The government is widening a whistle-blower probe into the safety of northern Nevada’s 8.5-mile-long Interstate 580 extension between Reno and Carson City, following the discovery of a hairline crack in one of its bridges.

Authorities are probing a hairline crack on the record-setting cathedral-arch bridge in Nevada.
Photo: Nevada DOT
Authorities are probing a hairline crack on the record-setting cathedral-arch bridge in Nevada.

The House Transportation and Infrastructure Committee on March 24 directed U.S. Dept. of Transportation Inspector General Calvin L. Scovel to expand his investigation of the project’s final leg to include the 1,722-ft-long, 295-ft-tall Galena Creek Bridge. It will be North America’s longest cathedral-arch bridge when completed in fall 2011. Dickinson, N.D.-based Fisher Sand & Gravel Co. is the general contractor on $393.3-million project, with C.C. Myers Inc., Rancho Cordova, Calif., as bridge subcontractor.

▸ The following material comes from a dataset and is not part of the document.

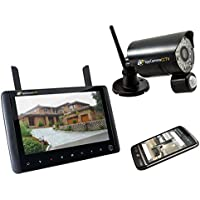 720 P HD digitale Wireless CCTV con Mobile Access, portatile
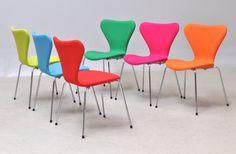 Chair design by Arne Jacobsen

NDOT designed the cast-in-place bridge, which consists of two parallel, 62-ft-wide three-lane structures with 689-ft center spans.

Engineers from the Nevada Dept. of Transportation discovered a 30-ft-long, 1⁄16-in.-wide crack on the exterior southbound span ring in an early March quality-assurance test. They say the crack was caused by high-pressure air pumped through a duct embedded into the concrete for cable-tensioning.

“We had some cracking occur while we were doing some testing,” says NDOT spokesman Scott Magruder. “You couldn’t fit a dime through it.”

C.C. Myers will perform the $900,000 NDOT-designed repair as a change order. The fix tentatively calls for reinforcing bolted steel plate and epoxy patches to prevent further cracking. Starting in April, work is expected to take a week or less.

David Lee, a former C.C. Myers employee, filed a whistle-blower complaint in January, claiming he had been ordered to use substandard concrete as a cost-saving measure during construction. A subsequent NDOT investigation found his allegations “without merit.” Says Magruder, “He never worked on the Galena Creek Bridge. He performed patching work on an approach bridge that, in his mind, was substandard.”

But Lee convinced the House Committee to go further, and, in January, it directed IG Scovel’s probe. Federal investigators, who will visit the site in June, have since been asked to investigate the bridge crack.

“Although NDOT claims the cracks are not indicative of major structural problems, some believe the design deficiency could shorten the bridge’s life span by up to 10 years,” said Committee Chairman Rep. James L. Oberstar (D-Minn.) and Rep. Peter A. DeFazio (D-Ore.), chairman of the Highways and Transit subcommittee in a March 24 letter to Scovel.

NDOT welcomes the outside scrutiny as a way to clear its reputation. “We feel like we will be redeemed,” says Magruder. “We want to assure the public.”